Okay, I'm gossipping. But honestly, this is behavior well deserving of a literary bitch slap. So there it is. His talk was essentially a summary of his argument in The New Testament Code, with emphasis on his claims to have found secrets to the history of the church in the writings of Josephus, whom he claims actually speaks frequently of the Chrisian Paul under the name Saul (a prominent Jewish ambassador whom Josephus often talks about), and other such claims that IMO are no less fringe than anything you might hear from Earl Doherty or Joseph Atwill. I got the distinct impression (reminiscent of Acts 26:24) that he's become passionately seduced by an elaborate retrofitting fallacy as a consequence of reading the Dead Sea Scrolls one (hundred thousand) too many times. But that's just me.

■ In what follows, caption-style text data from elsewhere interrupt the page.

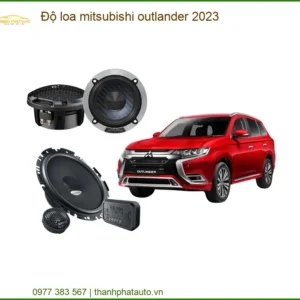 Độ Loa Xe Hơi Mitsubishi Outlander 2023 - Nơi Nâng Cấp Loa Cao Cấp TPHCM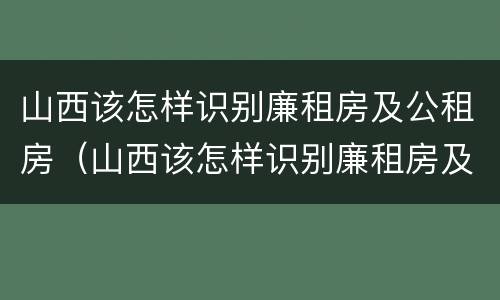 山西该怎样识别廉租房及公租房（山西该怎样识别廉租房及公租房呢）
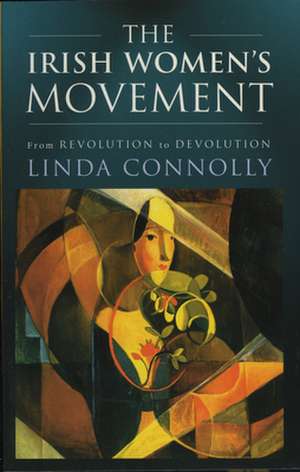 The Irish Women's Movement de Linda Connolly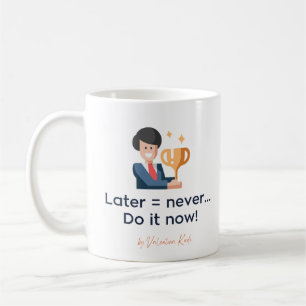 Später macht es jetzt nie Kaffee Tasse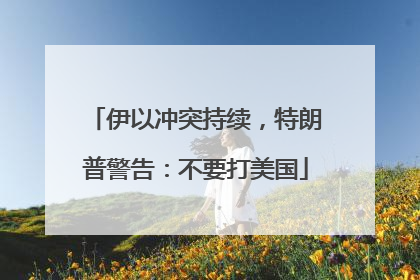 伊以冲突持续，特朗普警告：不要打美国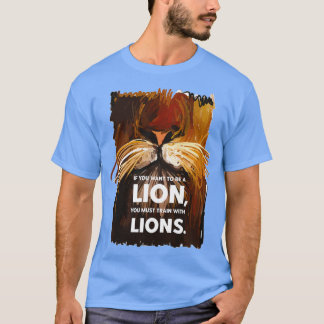 Camiseta Motivational and Inspirational Quotes of Lion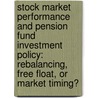 Stock Market Performance and Pension Fund Investment Policy: Rebalancing, Free Float, or Market Timing? by Jacon A. Bikker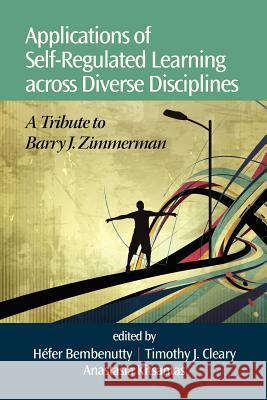 Applications of Self-Regulated Learning Across Diverse Disciplines: A Tribute to Barry J. Zimmerman Bembenutty, Hefer 9781623961329 Information Age Publishing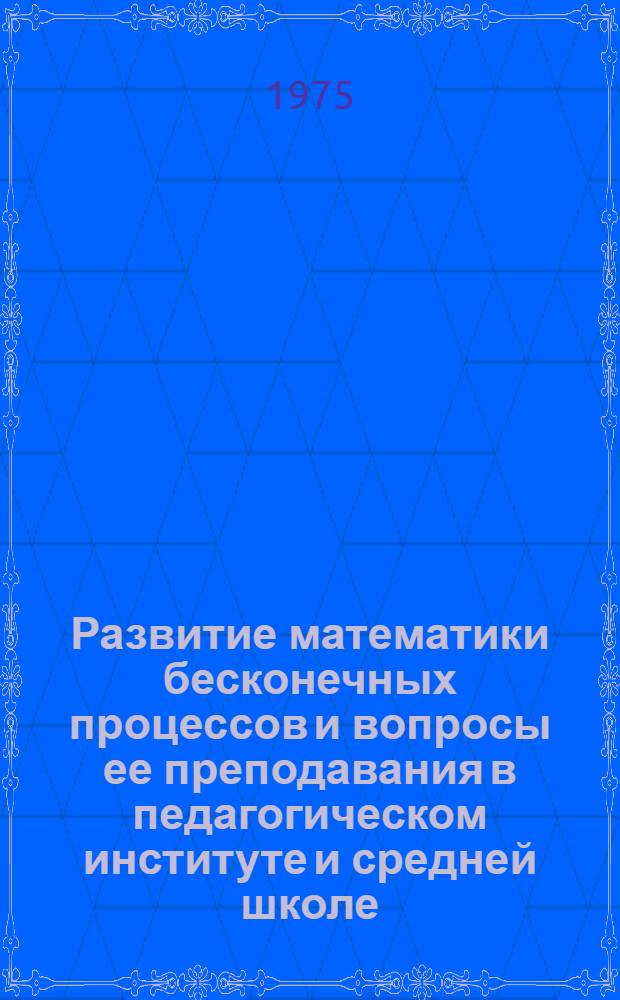 Развитие математики бесконечных процессов и вопросы ее преподавания в педагогическом институте и средней школе : Автореф. дис. на соиск. учен. степени канд. пед. наук : (13.00.02)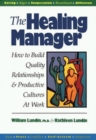 The Healing Manager: How to Build Quality Relationships and Productive Cultures at Work - Book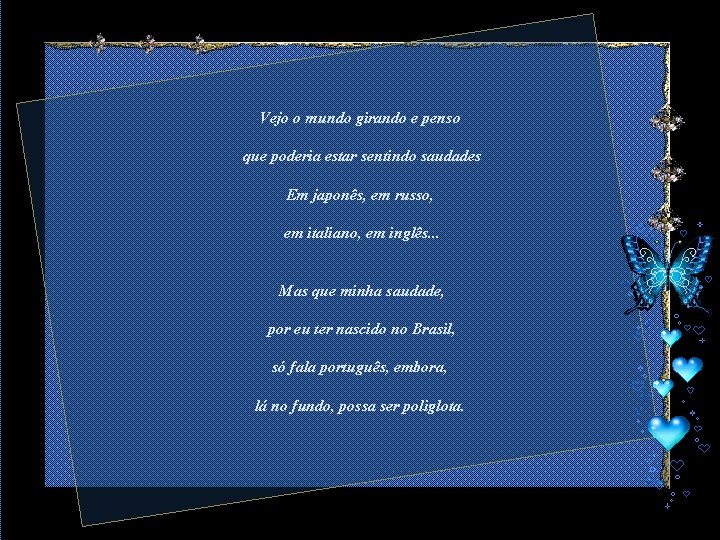 Vejo o mundo girando e penso que poderia estar sentindo saudades Em japonês, em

How much should we trust Eisenman to reflect what's undisputed in scholarship regarding Josephus? Jon recently wrote the following about the biases of scholars. He was trying to explain why even liberal scholars disagree with him:
Personally, I think these liberals may want to believe the Bible is true more than you know. For many Jesus is this feminist liberal crusader. Do you think maybe these liberals want him to be that? They don't want Jesus to be a mythical character, because then they can't invoke his example as if it is something we should emulate.
If Eisenman has a theory involving "finding secrets to the history of the church in the writings of Josephus", might he have an interest in making Josephus seem more reliable and more significant in antiquity than he actually was?